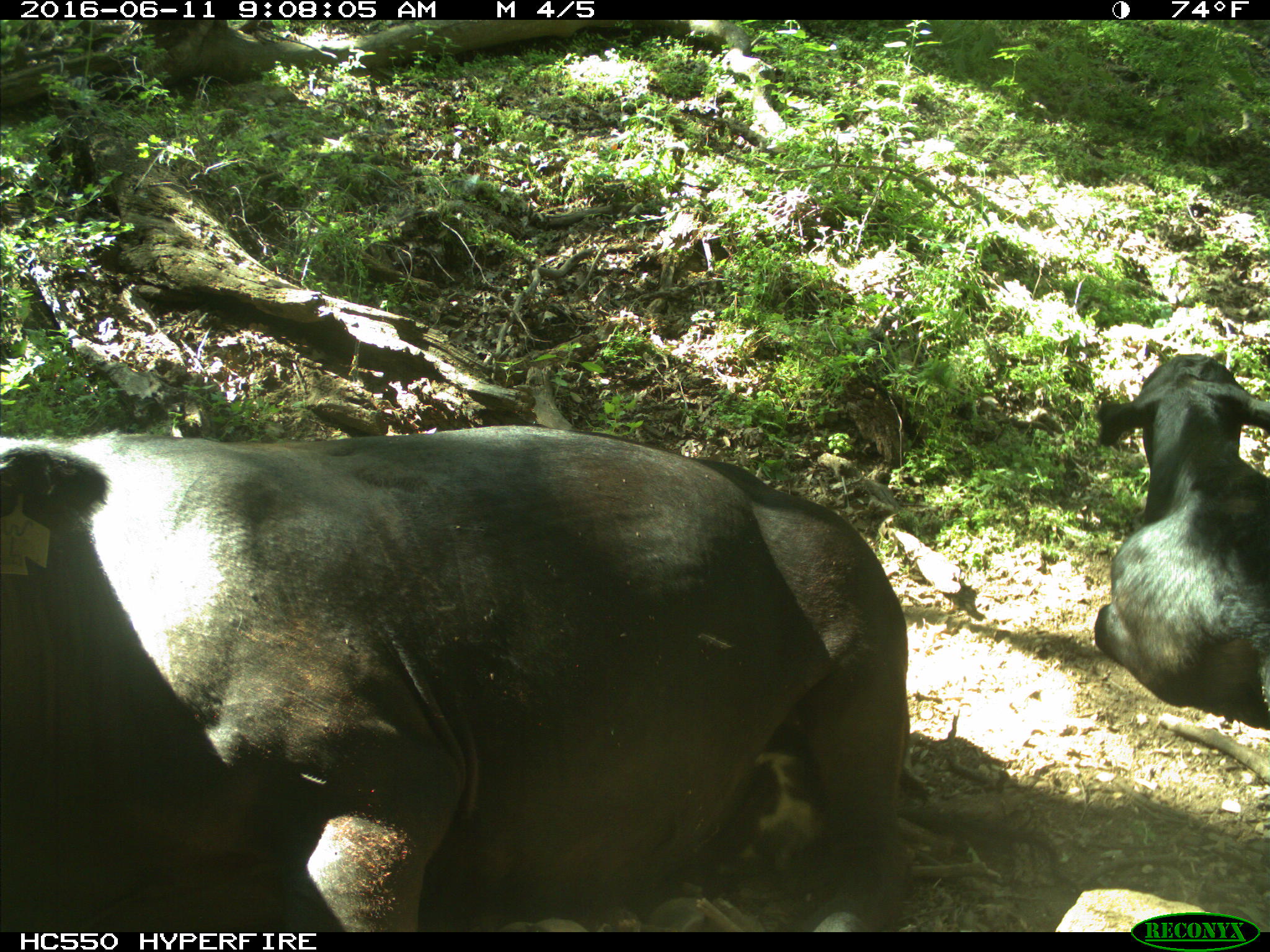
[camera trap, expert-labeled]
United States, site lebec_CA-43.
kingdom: Animalia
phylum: Chordata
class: Mammalia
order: Artiodactyla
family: Bovidae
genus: Bos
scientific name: Bos taurus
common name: domestic cow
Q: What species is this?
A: Bos taurus (domestic cow).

____________________

[What the task asks]
When you repeat the material, keep every word exact and drop the pictures.

[Response area]
[camera trap, expert-labeled]
United States, site lebec_CA-43.
kingdom: Animalia
phylum: Chordata
class: Mammalia
order: Artiodactyla
family: Bovidae
genus: Bos
scientific name: Bos taurus
common name: domestic cow
Q: What species is this?
A: Bos taurus (domestic cow).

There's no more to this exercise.